Neue Impfpläne der G7-Staaten als «Ablenkungsmanöver» kritisiert

Carbis Bay (dpa) - Die Überlegungen der reichen Industrienationen
(G7) für eine Verteilung von 2,3 Milliarden Impfdosen an ärmere
Länder bis Ende nächsten Jahres sind als «Ablenkungsmanöver» und

unzureichend kritisiert worden. Entwicklungsorganisationen sprachen
am Sonntag auf dem G7-Gipfel im englischen Carbis Bay in Cornwall von
einem «Verwirrspiel mit Zahlen». Auch die neuen Pläne gingen
angesichts der benötigten elf Milliarden Impfdosen nicht weit genug.

«Das hört sich besser an, als es ist», sagte Fiona Uellendahl vom
Kinderhilfswerk World Vision.
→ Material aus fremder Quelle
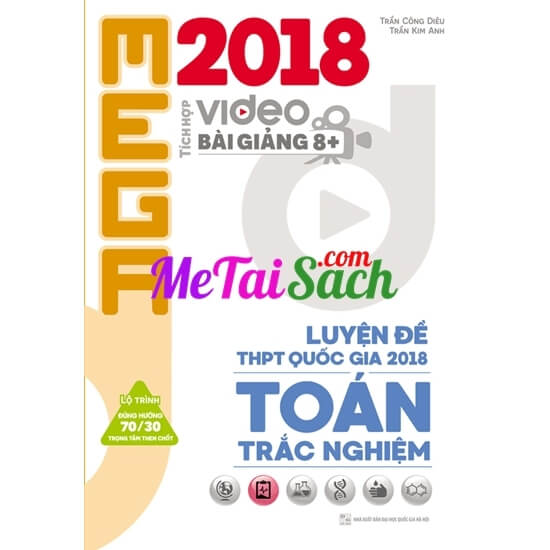 Mega Luyện Đề THPT Quốc Gia 2018 Toán Trắc Nghiệm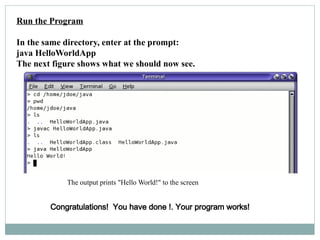 Run the Program
In the same directory, enter at the prompt:
java HelloWorldApp
The next figure shows what we should now see.
The output prints "Hello World!" to the screen
Congratulations! You have done !. Your program works!
 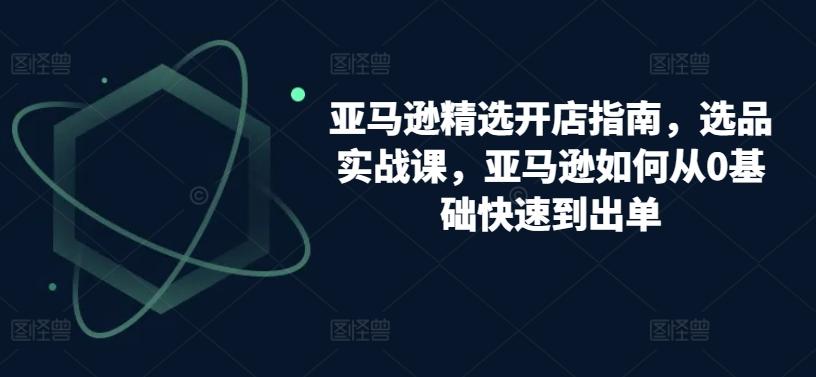 亚马逊精选开店指南，选品实战课，亚马逊如何从0基础快速到出单-跃知万川
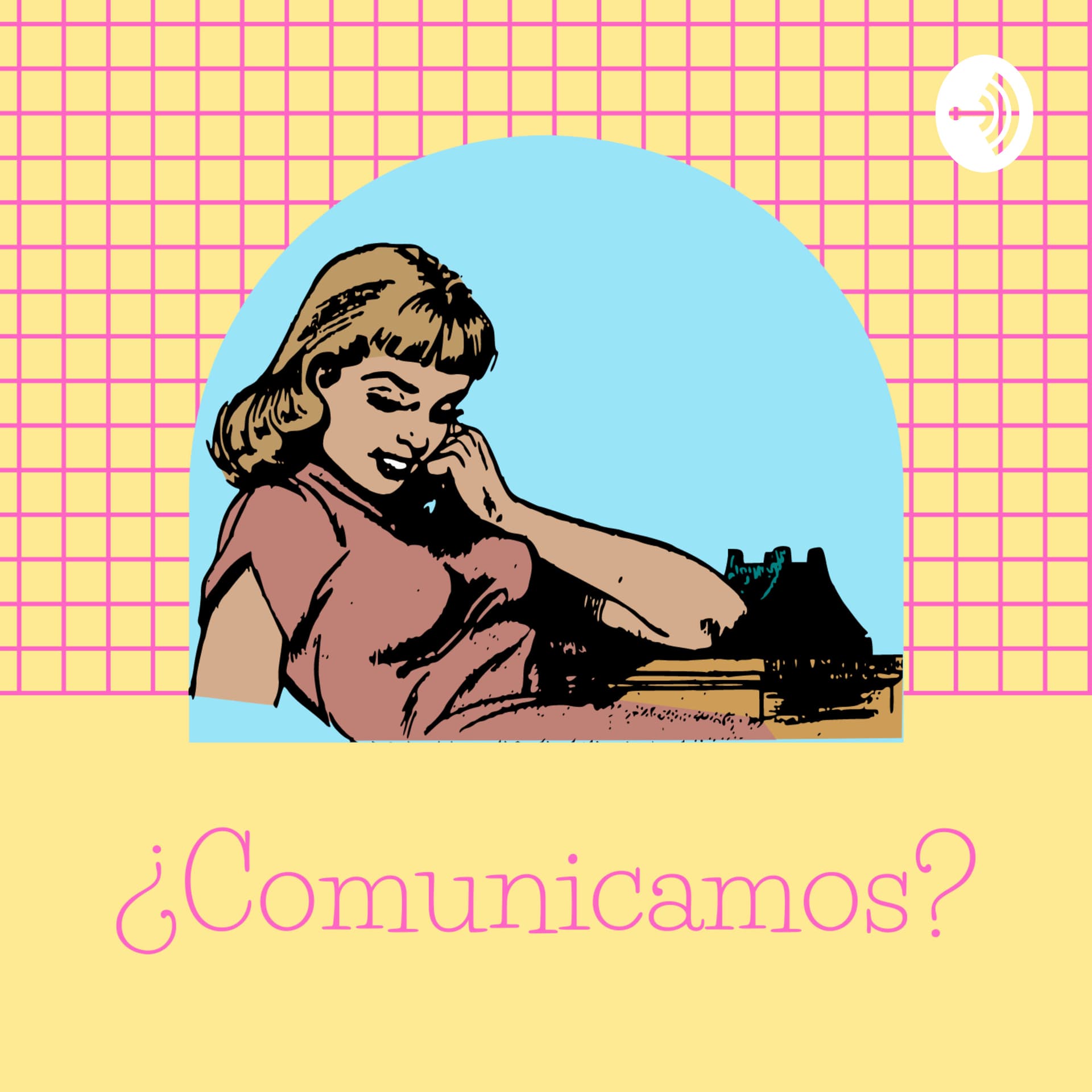 ¿Comunicamos? - Podcasts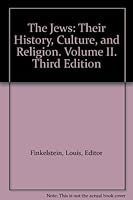 The Jews: Their History, Culture, and Religion (Third Edition) [Volume II] B007ZSA0NW Book Cover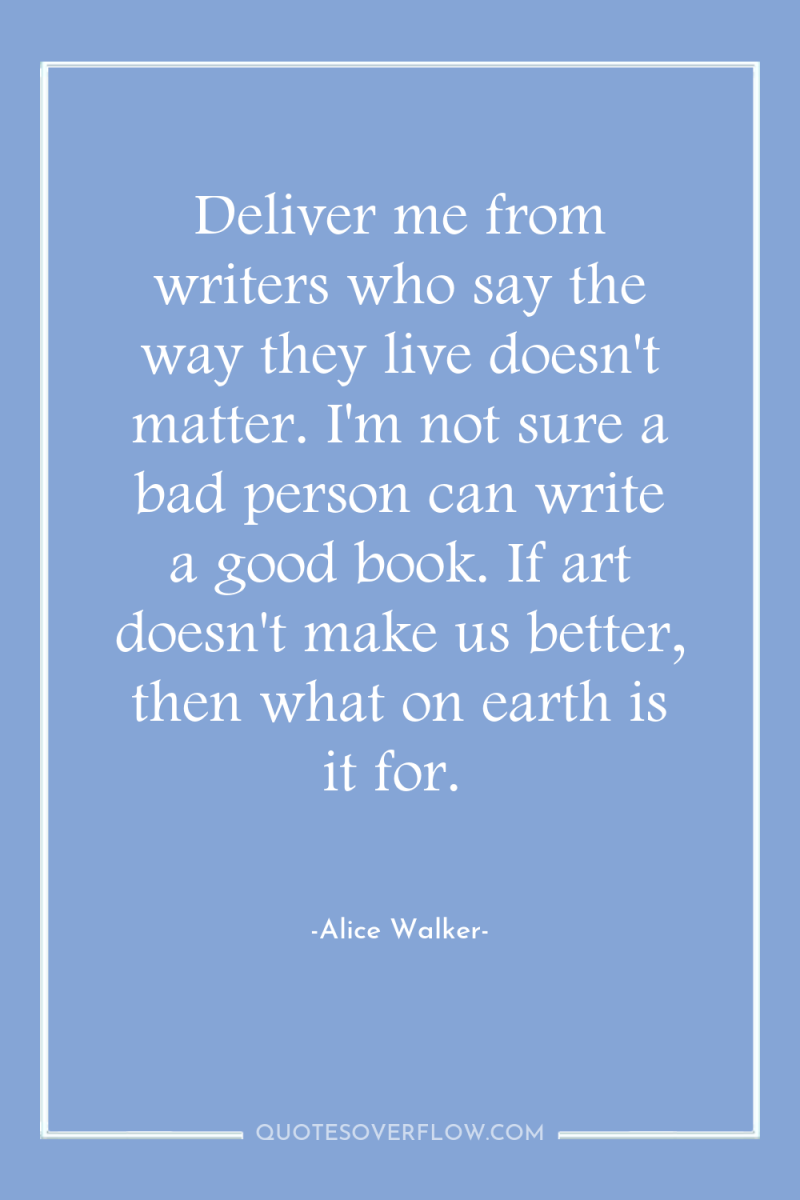 Deliver me from writers who say the way they live...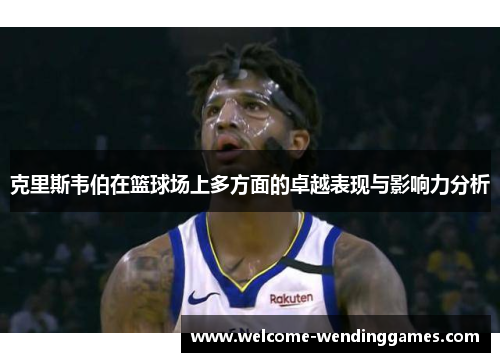克里斯韦伯在篮球场上多方面的卓越表现与影响力分析 克里斯韦伯在篮球场上多方面的卓越表现与影响力分析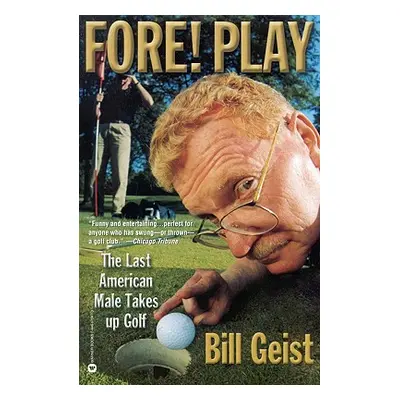 "Fore! Play: The Last American Male Takes Up Golf" - "" ("Geist Bill")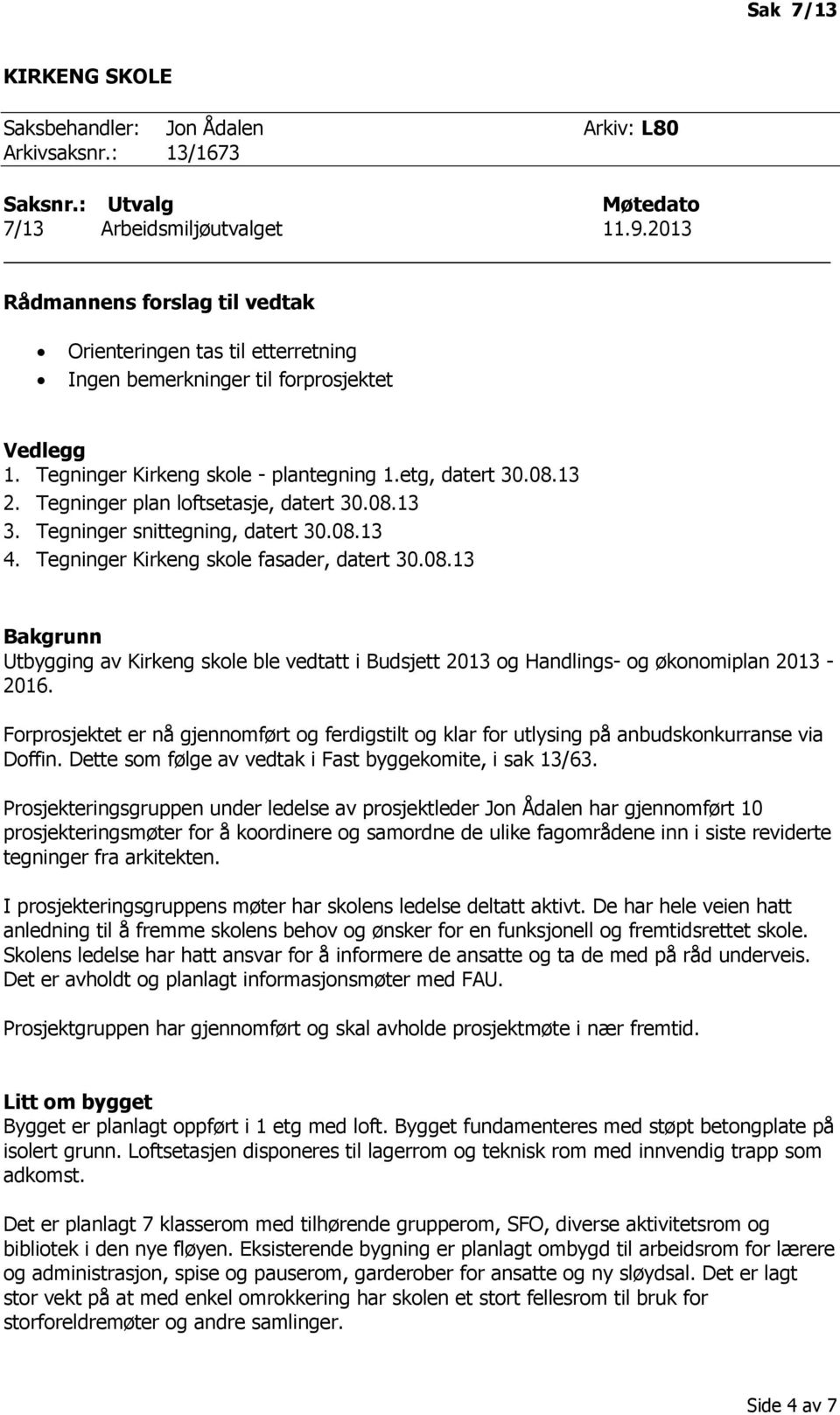 Forprosjektet er nå gjennomført og ferdigstilt og klar for utlysing på anbudskonkurranse via Doffin. Dette som følge av vedtak i Fast byggekomite, i sak 13/63.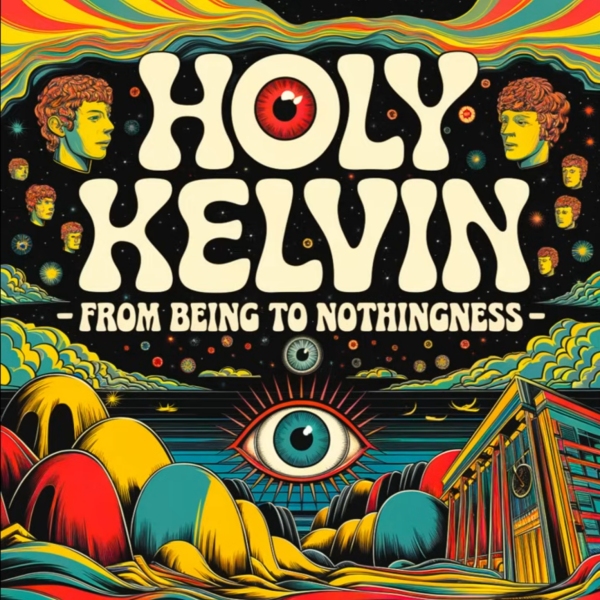 Holy Kelvin - From Being to Nothingness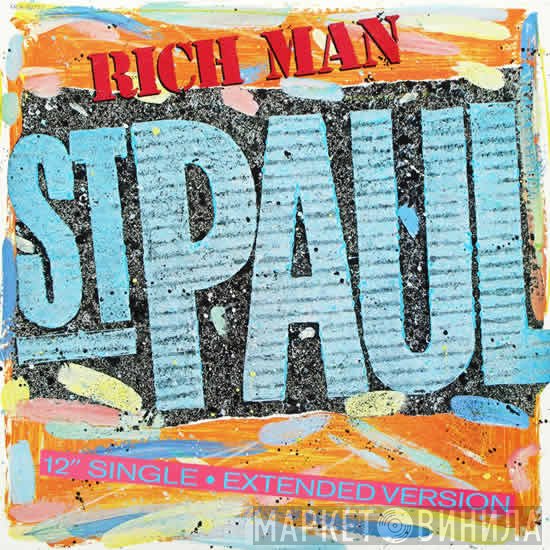 St. Paul - Rich Man (Extended Version)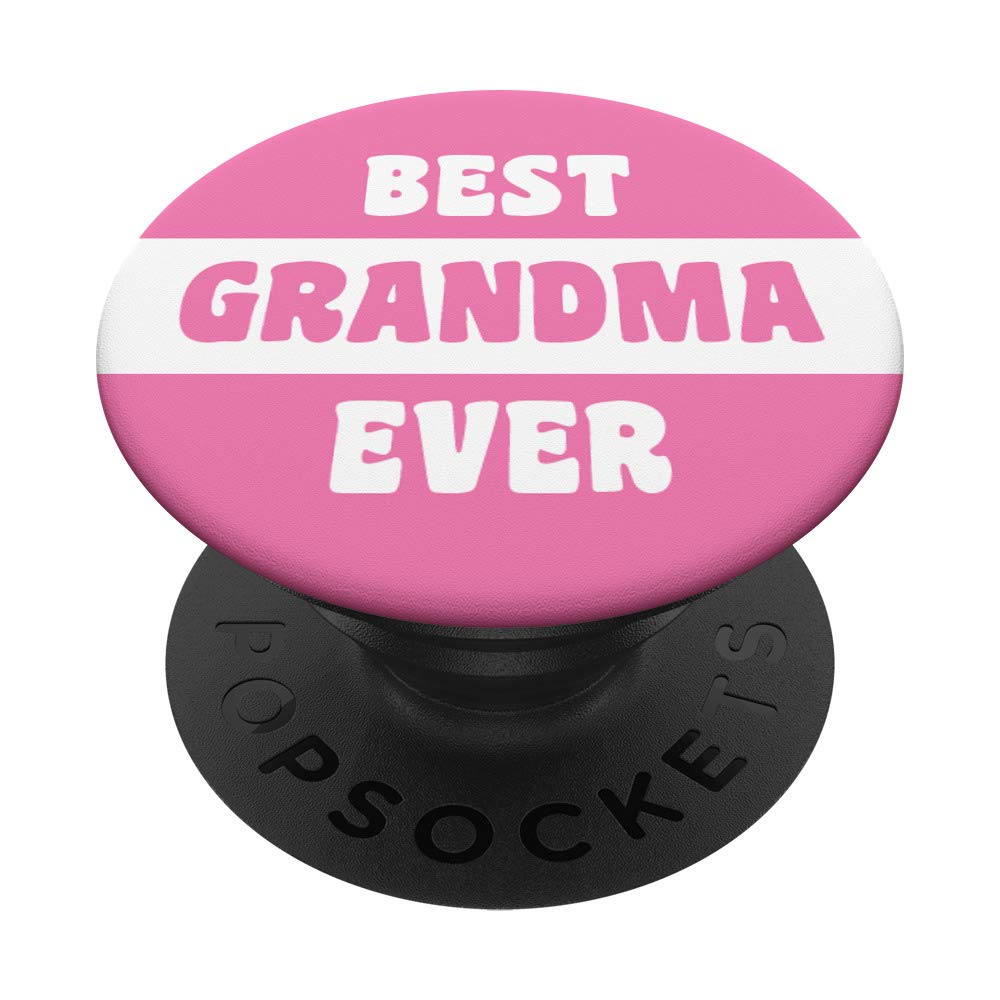 Best Grandma Ever PopSockets PopGrip: Swappable Grip for Phones & Tablets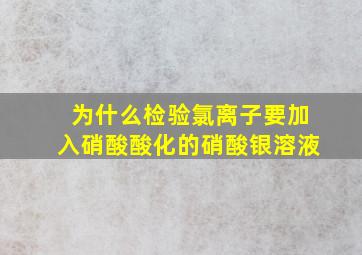 为什么检验氯离子要加入硝酸酸化的硝酸银溶液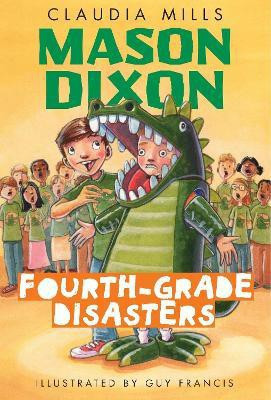 Mason Dixon: Fourth-Grade Disasters(English, Paperback, Mills Claudia)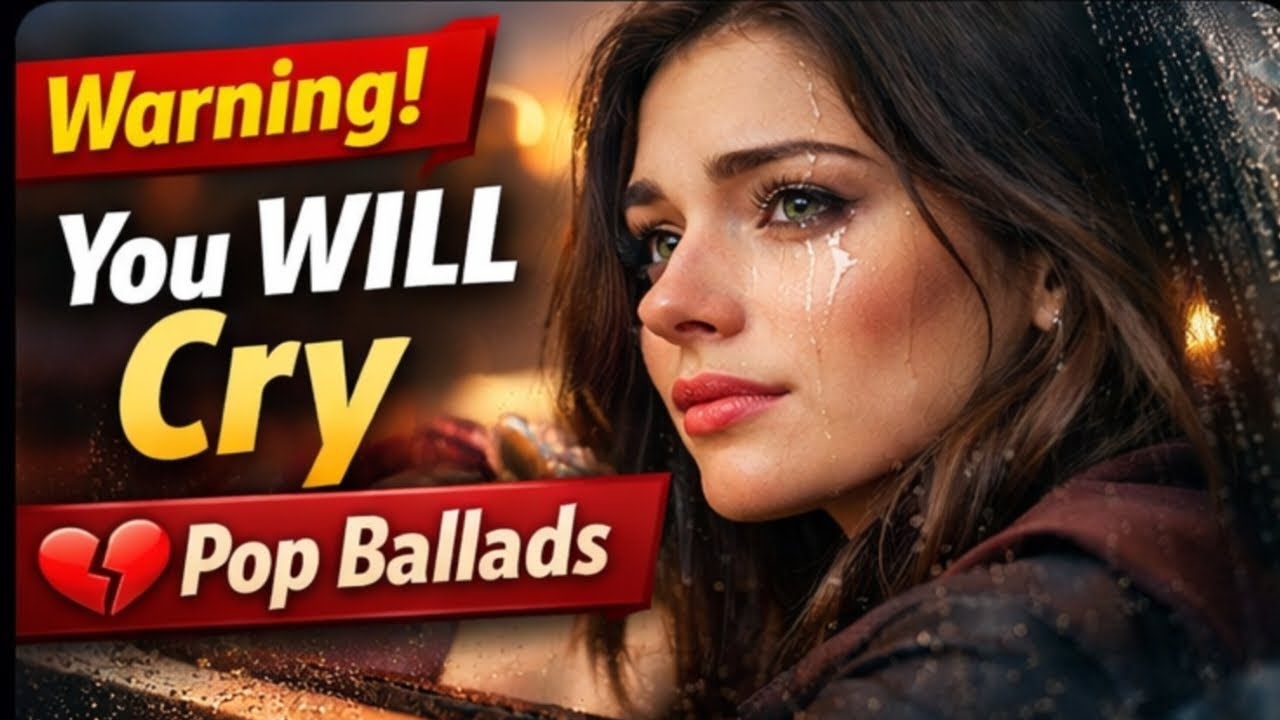 💔 Warning: These Romantic Pop Songs Will Make You Cry Instantly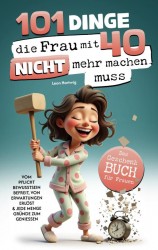 101 Dinge, die du mit 40 nicht mehr machen musst: Das Geschenkbuch für Frauen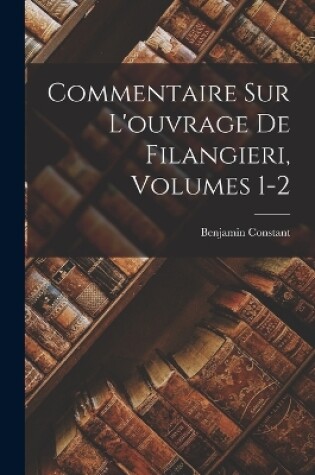 Cover of Commentaire Sur L'ouvrage De Filangieri, Volumes 1-2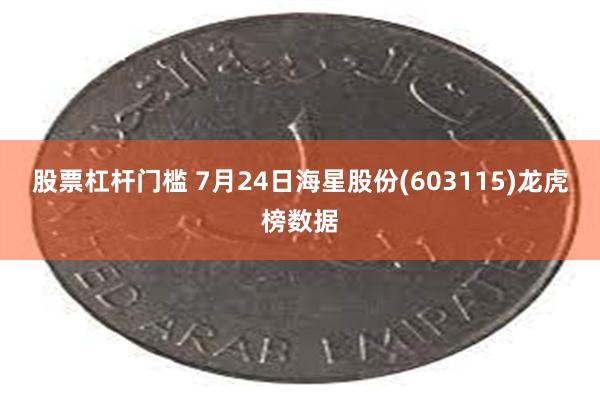 股票杠杆门槛 7月24日海星股份(603115)龙虎榜数据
Es reiche bei weitem nicht. «Die G7
werfen eine Nebelkerze.» Sie wollten davon ablenken, dass sie gegen
eine Freigabe des Patentschutzes seien. «Ein globaler Plan zur
Bekämpfung der Pandemie sieht anders aus.» Langfristig müsse in
Forschung und Produktion in den ärmeren Ländern investiert werden.

«Dass Kanzlerin Angela Merkel nach wie vor eine Aussetzung des
Patentschutzes blockiert, ist unverständlich und empörend», sagte
Jörn Kalinski von Oxfam International. In allen Regionen der Welt
müsse die Produktion von Impfstoffen aufgebaut werden, um die
strukturellen Ursachen für die ungerechte Verteilung zu beseitigen.

«Dazu sind die Aussetzung des Patentschutzes, der Technologie- und
Know-how-Transfer und Investitionen in Produktionskapazität nötig»,
sagte Kalinski. «Die Menschen in armen Länder dürfen nicht vom
Wohlwollen der Politiker und profitorientierte Pharmaunternehmen
abhängig sein.» Obwohl die Entwicklung der lebensrettenden Impfstoffe
mit Steuergeldern unterstützt worden sei, behandele die Kanzlerin die
Vakzine als Privateigentum einiger weniger Unternehmen.

Merkel hatte am Samstag angekündigt, dass die G7-Gruppe die
Verteilung von 2,3 Milliarden Impfdosen ermöglichen wolle. Ob es sich
dabei nur um Spenden oder auch um Exporte oder die Finanzierung der
internationalen Impfinitiative Covax handelt, blieb zunächst unklar.
Ein finaler Beschluss lag auch noch nicht vor.

Die Weltgesundheitsorganisation (WHO) und UN-Generalsekretär Antonio
Guterres halten auch weit größere Anstrengungen für nötig als bishe
r
geplant. Die WHO schätzt den Bedarf auf elf Milliarden Impfdosen.